I will therefore side with those who’d prefer early investment into a premiere offensive lineman or two. None of this year’s prospects look like the sort of player who could lift the team up while that struggle moves forward. Better to pick their like in some future year when the new QB will be able to rely on his teammates instead of it being the other way around. If someone falls to Round 2, great. If not, then wait.


That comp between Sam Howell and Dak Prescott popped up purely as a result of the comparisons in this article, but once it occurred I couldn’t get it out of my head. So I reached out to both Jonathan Heitritter, who wrote the Depot scouting profile, and to Alex Kozora. “Do you remember when Dak Prescott came out, and got downgraded for his supposed ‘regression’ in the final year? Does the comp to Sam Howell have legs?”

Both agreed that it does.
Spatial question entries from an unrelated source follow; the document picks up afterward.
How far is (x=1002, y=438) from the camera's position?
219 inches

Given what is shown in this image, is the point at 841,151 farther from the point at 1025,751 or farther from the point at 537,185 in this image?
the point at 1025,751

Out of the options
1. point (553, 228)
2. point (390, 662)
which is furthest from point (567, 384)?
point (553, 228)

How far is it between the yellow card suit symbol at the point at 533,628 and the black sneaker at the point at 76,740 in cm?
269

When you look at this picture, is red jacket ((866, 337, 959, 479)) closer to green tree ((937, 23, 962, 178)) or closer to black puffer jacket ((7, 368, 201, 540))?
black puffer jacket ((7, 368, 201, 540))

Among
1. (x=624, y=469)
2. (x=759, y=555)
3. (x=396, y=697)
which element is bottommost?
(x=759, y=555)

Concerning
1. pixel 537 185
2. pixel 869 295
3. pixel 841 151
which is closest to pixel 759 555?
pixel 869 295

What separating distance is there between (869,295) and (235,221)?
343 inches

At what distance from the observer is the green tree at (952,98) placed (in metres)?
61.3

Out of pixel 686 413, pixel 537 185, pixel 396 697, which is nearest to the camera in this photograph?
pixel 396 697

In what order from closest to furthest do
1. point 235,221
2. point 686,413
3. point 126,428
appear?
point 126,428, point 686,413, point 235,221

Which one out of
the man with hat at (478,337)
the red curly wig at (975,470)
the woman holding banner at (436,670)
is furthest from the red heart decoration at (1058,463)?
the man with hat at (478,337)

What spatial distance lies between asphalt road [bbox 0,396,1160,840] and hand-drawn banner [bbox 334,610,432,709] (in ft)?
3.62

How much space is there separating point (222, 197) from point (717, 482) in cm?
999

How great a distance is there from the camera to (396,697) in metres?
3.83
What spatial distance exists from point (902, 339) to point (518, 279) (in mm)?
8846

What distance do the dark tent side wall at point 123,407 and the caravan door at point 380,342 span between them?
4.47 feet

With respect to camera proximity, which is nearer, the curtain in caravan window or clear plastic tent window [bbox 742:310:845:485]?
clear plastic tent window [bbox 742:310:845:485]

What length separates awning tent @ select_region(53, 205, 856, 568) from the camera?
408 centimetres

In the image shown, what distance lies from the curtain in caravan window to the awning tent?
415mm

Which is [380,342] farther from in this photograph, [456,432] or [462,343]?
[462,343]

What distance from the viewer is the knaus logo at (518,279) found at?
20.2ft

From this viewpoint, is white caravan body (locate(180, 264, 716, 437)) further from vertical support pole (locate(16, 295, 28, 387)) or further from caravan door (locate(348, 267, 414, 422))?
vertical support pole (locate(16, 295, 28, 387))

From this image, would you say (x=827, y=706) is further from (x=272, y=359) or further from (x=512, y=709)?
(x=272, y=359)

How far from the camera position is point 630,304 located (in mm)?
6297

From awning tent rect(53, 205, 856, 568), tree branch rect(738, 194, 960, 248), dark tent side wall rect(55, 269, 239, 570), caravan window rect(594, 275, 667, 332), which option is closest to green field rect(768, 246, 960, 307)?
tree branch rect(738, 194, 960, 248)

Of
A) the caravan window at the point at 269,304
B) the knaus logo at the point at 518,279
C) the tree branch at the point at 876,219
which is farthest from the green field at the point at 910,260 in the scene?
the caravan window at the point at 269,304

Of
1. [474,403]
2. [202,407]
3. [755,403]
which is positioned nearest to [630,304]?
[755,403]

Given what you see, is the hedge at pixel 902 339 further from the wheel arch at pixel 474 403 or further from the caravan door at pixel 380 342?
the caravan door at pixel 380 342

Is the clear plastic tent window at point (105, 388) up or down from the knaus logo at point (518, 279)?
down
Jonathan wrote:

“Yes, I remember Prescott as a prospect quite well and feel that Howell is getting beat on for his most recent production rather than acknowledging how successful he was his first two seasons on campus with a better supporting cast around him. The offensive line was bad, the running game was hit-and-miss depending on the week, and outside of Josh Downs, he didn’t really have a consistent threat in the receiving game. 

“I think the comp has legs for sure and see Howell in that Prescott/Mayfield/Carr tier where he may not be a All-Pro player, but he has all the tangibles as a passer with the mobility to warrant being a quality starter (Top 10-15) type of player at the position in the league as long as he isn’t forced to make chicken salad out of chicken [ahem] if you know what I mean.”

Alex’s comment was:

“As for the Dak/Howell, yeah, I think that’s solid in that respect. I don’t know how much they compare beyond that. Probably to a degree. QBs who are mobile, good arms, played at a higher-end school. Dak seems a little more outwardly vocal than Howell. Howell seems super reserved. But I like the comp there.”

I’m not saying that makes Sam Howell a favorite for the pick at 1:20. Far from it, though I will keep my mind open. But if he falls to the Steelers in Round 2? Which should be entirely possible if we give credence to the idea that Lance Zierlein tends to grade QB’s in much the same way as the teams? I’m there. History suggests that he might be exactly the right kind of bargain to look for.